**EXCERPTED TEXT:**
=== Section Start ===

DEV Community

Cover image for Kubernetes Autoscaling: Never Manually Scale Again
Yoshik Karnawat
Yoshik Karnawat

Posted on • Originally published at Medium

Kubernetes Autoscaling: Never Manually Scale Again

As a Site Reliability Engineer who has managed countless production Kubernetes clusters, I've learned that one of the biggest challenges teams face is properly sizing their applications. Too little resources? Your app crashes under load. Too much? You're burning money unnecessarily.

That's where Kubernetes autoscaling comes to the rescue.

What is Autoscaling and Why Should You Care?

Imagine you're running an online store. During normal hours, you might need 3 servers to handle traffic. But during Black Friday sales, you suddenly need 20 servers. Then afterward, you scale back down to save costs.

Kubernetes autoscaling does exactly this - but automatically. No more 3 AM wake-up calls to manually add servers during traffic spikes.

There are two main types of autoscaling in Kubernetes:

  • Horizontal Pod Autoscaler (HPA): Adds more copies of your application
  • Vertical Pod Autoscaler (VPA): Gives more power (CPU/memory) to existing copies

Think of HPA as hiring more cashiers during busy hours, while VPA is like giving your existing cashiers faster computers.

=== Section End ===

**AVAILABLE DATA:**
=== Section Start ===

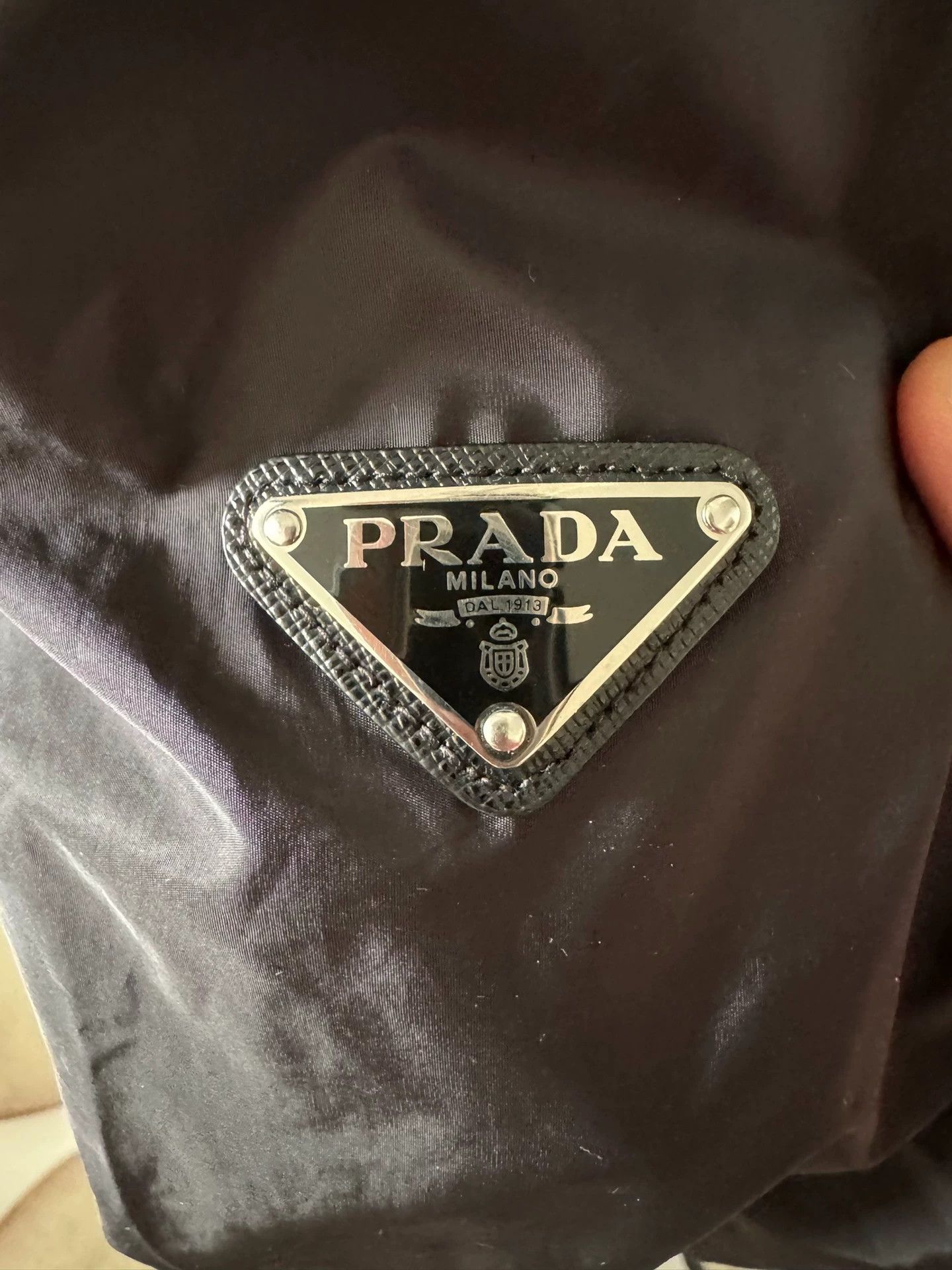 Prada Prada 2-in-1 Double Sided Hooded Jacket 52/XXL 175-185 fit Size US L / EU 52-54 / 3 - 3 Thumbnail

=== Section End ===

**INSTRUCTIONS:**
**a.** Please copy the passage from the Kubernetes autoscaling article above word for word, starting with "As a Site Reliability" and going on through "to save costs.".
**b.** In the Kubernetes autoscaling article, what does the Vertical Pod Autoscaler do?

**ANSWERS IN ORDER:**
**a.**
As a Site Reliability Engineer who has managed countless production Kubernetes clusters, I've learned that one of the biggest challenges teams face is properly sizing their applications. Too little resources? Your app crashes under load. Too much? You're burning money unnecessarily.

That's where Kubernetes autoscaling comes to the rescue.

What is Autoscaling and Why Should You Care?

Imagine you're running an online store. During normal hours, you might need 3 servers to handle traffic. But during Black Friday sales, you suddenly need 20 servers. Then afterward, you scale back down to save costs.

**b.** It gives more power (CPU/memory) to existing copies of the application.